▶ Excerpt provided

Tin Pan School Play

lennox_hill_houseClifton, Stefan and I arrived right about the same time and immediately knew that all the furniture on the stage was gonna have to stay. A tiny desk with a cute little lamp. Let’s roll the piano out here and open it up. A table with an upside down stool and a big lamp shade to top it off. Check out that whiskey carafe and those high ball glasses! We are definitely using that American flag. We didn’t use everything. Stefan wanted, somehow to use the 30 bright blue tiny plastic chairs but he let it go! When all was said and done, the stage looked like the set of a high school play, maybe “Our Town” or something by Agatha Christie or Noel Coward. During the show, every time I would turn to my left and Stefan sitting behind his “desk” I would crack up. He’d be sitting cross-legged with his kooky glasses on with his Clarinet matching his frames. I just would loose it. The whole setting was perfect and perfectly atrocious.

Our impresario and hostess tried to manage our expectations telling us that weather was likely to keep people away and that things were looking pretty slow over at the Senior Center. If we didn’t get a full house, we shouldn’t take it personally. Indeed. Turns out we had nearly 90 people in the audience which was far more that she expected. One of the better turnouts even!

When you are in a band playing 1920’s and 1930’s music and the average age in the room is around 70, you have to think that at leas some of the audience certainly knows the music from first hand experience. Clifton said he was sure that several if not many had actually danced to “Sister Kate” in high school. All our recent talks about selecting relevant material that our peers and those younger than us would recognize were made marvelously mute by our audience.

The acoustics were marvelous. We didn’t need any microphones not even for the singing. The room was just great! The first tune was “Millenburg Joys” by Jelly Roll Morten. When the crowd applauded after I sang the first verse, Clifton gave me a look as if to say, “Ok, that was easy.” This was our first experience at playing in a room with rows of chairs with a seated audience who were there to focus all their attention on us and be entertained. It felt very easy, fun and natural. We managed to keep the room fully engaged for the full hour we were on stage. The sensitivity of the acoustics aloud us to really work with the softer, more gentle side of the music so we could contrast it with the brash, knocking stuff.

▶ Data listing
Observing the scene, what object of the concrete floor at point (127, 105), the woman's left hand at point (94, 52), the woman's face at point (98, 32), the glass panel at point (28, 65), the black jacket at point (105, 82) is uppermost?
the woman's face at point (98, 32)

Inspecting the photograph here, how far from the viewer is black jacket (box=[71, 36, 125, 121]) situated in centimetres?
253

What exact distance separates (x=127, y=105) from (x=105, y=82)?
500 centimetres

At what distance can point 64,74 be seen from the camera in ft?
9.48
---
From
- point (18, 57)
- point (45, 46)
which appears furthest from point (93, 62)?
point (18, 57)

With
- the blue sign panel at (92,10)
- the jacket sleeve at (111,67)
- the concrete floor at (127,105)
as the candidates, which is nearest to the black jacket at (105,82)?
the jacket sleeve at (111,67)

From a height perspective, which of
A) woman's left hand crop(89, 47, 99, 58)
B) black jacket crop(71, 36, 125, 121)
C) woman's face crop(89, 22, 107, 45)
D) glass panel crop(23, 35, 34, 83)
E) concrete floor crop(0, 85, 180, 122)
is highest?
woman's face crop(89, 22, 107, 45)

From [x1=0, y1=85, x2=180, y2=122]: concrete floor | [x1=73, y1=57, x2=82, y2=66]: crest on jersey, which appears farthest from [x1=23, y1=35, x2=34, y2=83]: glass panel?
* * *
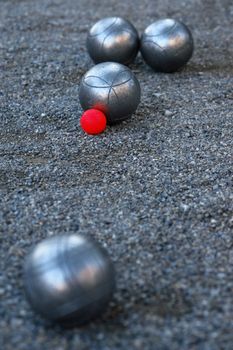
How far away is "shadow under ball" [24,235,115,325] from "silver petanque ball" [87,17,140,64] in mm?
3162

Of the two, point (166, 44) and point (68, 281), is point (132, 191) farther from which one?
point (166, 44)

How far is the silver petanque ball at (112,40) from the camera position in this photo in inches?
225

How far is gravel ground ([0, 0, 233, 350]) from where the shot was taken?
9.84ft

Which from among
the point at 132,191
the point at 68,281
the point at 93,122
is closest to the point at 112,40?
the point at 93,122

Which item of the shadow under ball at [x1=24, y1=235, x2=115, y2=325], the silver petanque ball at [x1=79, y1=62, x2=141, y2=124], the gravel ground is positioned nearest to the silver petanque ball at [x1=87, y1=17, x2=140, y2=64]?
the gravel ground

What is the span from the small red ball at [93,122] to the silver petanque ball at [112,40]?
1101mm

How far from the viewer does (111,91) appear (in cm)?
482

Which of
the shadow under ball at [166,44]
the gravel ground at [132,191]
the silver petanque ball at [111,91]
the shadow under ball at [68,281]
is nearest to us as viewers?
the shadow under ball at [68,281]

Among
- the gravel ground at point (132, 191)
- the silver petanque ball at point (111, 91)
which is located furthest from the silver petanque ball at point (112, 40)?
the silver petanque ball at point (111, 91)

▶ Exercise tasks
A: Reproduce the part of the Tin Pan School Play text starting at "Our impresario and" and ending at "by our audience.".
B: Extend the Tin Pan School Play text about the band's show, beginning right after its last sentence.

▶ Outputs in order
A:
Our impresario and hostess tried to manage our expectations telling us that weather was likely to keep people away and that things were looking pretty slow over at the Senior Center. If we didn’t get a full house, we shouldn’t take it personally. Indeed. Turns out we had nearly 90 people in the audience which was far more that she expected. One of the better turnouts even!

When you are in a band playing 1920’s and 1930’s music and the average age in the room is around 70, you have to think that at leas some of the audience certainly knows the music from first hand experience. Clifton said he was sure that several if not many had actually danced to “Sister Kate” in high school. All our recent talks about selecting relevant material that our peers and those younger than us would recognize were made marvelously mute by our audience.

B:
I am so happy that we are so well oiled as a band. Everything flowed together very smoothly. Of course, when appropriate, as the front man it is my role to address the crowd directly and I did my best. I could use more and more experience doing this. I did get a laugh out of the crowd when it was time to introduce “When I Get Low I Get High.” My mind was blank and Clifton was tuning his guitar so I had to come with something to say. I fell back on the Billy Nemec standard: “This next one is gonna be great. You’re gonna love it.” And then I smile to myself and left a little beat, “… it’s about medication.” Over all, I could have erred on totally hamming it up because we really did have complete command of the crowd. I feel, if anything, I erred on the side of discretion and reserve. Nonetheless, at least two people asked us after the show, “Aren’t you wiped out or tired after a performance like that?” “You kidding, that was a snap.” Try doing three hours in the subway station where you have to pull pull pull just to get someone to listen. This was a dream.

All of us would agree – we’ll take shows like this one over and over again. It was easy, fun, warm, entertaining, and for a quality audience!

Oh, the piano… at the end of our last tune, “Bill Baily” in the key of F, Clifton played a definitive closing, single-note, staccato F. You can’t have a piano on a stage like that and not play at least one note!